> Required actions:
(a) In the shell scripting answer below, what reason is given for using $RANDOM rather than shuf?
(b) List every number that the sample run of gen_numbers prints in the shell scripting answer below.
(c) Resume the shell scripting answer below, starting right after the last line shown.
** start Reading text **
As others have pointed out you want to limit yourself to a single gawk call per input file.

New approach:

  • generate $durchlauf (count) random numbers (see gen_numbers() function)
  • generate $durchlauf (count) base64 strings (we'll reuse Ed Morton's code)
  • paste these 2 sets of data into a single input stream/file
  • feed 2 files to gawk ... the paste result and the actual file to be modified
  • we won't be able to use gawk's -i inplace so we'll use an intermediate tmp file
  • when we find a matching line in our input file we'll 1) insert the base64 string and then 2) skip/delete the current/next input lines; this should address the issue where we have two random numbers that are different by +1

One idea to insure we do not generate consecutive line numbers:

  • break our set of line numbers into ranges, eg, 100 lines split into 5 ranges => 1-20 / 21-40 / 41-60 / 61-80 / 81-100
  • reduce the end of each range by 1, eg, 1-19 / 21-39 / 41-59 / 61-79 / 81-99
  • use $RANDOM to generate numbers between each range (this tends to be at least a magnitude faster than comparable shuf calls)

We'll use a function to generate our list of non-consecutive line numbers:

gen_numbers () {

max=$1                             # $zeilen     eg, 100
count=$2                           # $durchlauf  eg, 5

interval=$(( max / count ))        # eg, 100 / 5 = 20

for (( start=1; start<max; start=start+interval ))
do
        end=$(( start + interval - 2 ))

        out=$(( ( RANDOM % interval ) + start ))
        [[ $out -gt $end ]] && out=${end}

        echo ${out}
done
}

Sample run:

$ zeilen=100
$ durchlauf=5
$ gen_numbers ${zeilen} ${durchlauf}
17
31
54
64
86

Demonstration of the paste/gen_numbers/base64/tr/gawk idea:

$ zeilen=300
$ durchlauf=3
$ paste <( gen_numbers ${zeilen} ${durchlauf} ) <( base64 /dev/urandom | tr -dc '[[:print:]]' | gawk -v max="${durchlauf}" -v RS='.{230}' '{print RT} FNR==max{exit}' ) 

This generates:

74      7VFhnDN4J...snip...rwnofLv
142     ZYv07oKMB...snip...xhVynvw
261     gifbwFCXY...snip...hWYio3e

Main code:

tmpfile=$(mktemp)

while/for loop ... # whatever OP is using to loop over list of input files
do
    zeilen=$(wc -l < "testfile${filecount}".txt)
    durchlauf=$(( $zeilen/20 ))

    awk '

    # process 1st file (ie, paste/gen_numbers/base64/tr/gawk)
** end Reading text **
** start Information given **
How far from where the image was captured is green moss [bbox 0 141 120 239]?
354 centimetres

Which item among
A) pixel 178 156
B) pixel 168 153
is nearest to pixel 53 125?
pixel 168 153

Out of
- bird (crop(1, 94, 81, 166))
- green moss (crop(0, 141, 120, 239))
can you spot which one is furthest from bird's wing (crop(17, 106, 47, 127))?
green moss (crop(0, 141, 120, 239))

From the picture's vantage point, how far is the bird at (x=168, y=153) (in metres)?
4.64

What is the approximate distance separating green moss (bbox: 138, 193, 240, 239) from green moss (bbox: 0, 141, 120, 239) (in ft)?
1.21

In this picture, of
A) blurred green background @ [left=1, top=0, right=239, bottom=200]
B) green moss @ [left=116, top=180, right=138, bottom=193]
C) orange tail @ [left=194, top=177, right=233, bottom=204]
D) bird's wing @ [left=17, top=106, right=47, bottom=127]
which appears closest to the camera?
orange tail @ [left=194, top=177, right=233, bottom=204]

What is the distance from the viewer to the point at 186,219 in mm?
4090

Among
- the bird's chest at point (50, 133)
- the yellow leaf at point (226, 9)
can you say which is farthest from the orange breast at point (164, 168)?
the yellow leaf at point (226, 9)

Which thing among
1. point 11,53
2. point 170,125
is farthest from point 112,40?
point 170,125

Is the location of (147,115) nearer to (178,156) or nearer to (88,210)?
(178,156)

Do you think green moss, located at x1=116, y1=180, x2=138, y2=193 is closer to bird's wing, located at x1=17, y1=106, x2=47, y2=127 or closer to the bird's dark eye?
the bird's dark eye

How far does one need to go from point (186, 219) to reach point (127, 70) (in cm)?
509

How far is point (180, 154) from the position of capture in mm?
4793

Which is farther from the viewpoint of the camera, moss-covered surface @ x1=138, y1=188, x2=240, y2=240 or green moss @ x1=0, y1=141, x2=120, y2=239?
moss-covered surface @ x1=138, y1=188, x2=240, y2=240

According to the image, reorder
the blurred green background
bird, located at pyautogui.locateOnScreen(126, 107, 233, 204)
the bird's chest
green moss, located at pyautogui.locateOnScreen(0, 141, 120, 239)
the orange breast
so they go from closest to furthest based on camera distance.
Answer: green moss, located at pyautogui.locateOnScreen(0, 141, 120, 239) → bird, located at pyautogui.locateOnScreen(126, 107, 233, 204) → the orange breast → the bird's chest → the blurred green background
** end Information given **
> Responses in order:
(a) It tends to be at least a magnitude faster than comparable shuf calls.

(b) 17, 31, 54, 64, 86

(c)
    FNR==NR        { ins[$1]=$2                 # store base64 in ins[] array
                     del[$1]=del[($1)+1]        # make note of zeilen and zeilen+1 line numbers for deletion
                     next
                   }

    # process 2nd file

    FNR in ins     { print ins[FNR] }           # insert base64 string?

    ! (FNR in del)                              # if current line number not in del[] array then print the line

    ' <( paste <( gen_numbers ${zeilen} ${durchlauf} ) <( base64 /dev/urandom | tr -dc '[[:print:]]' | gawk -v max="${durchlauf}" -v RS='.{230}' '{print RT} FNR==max{exit}' )) "testfile${filecount}".txt > "${tmpfile}"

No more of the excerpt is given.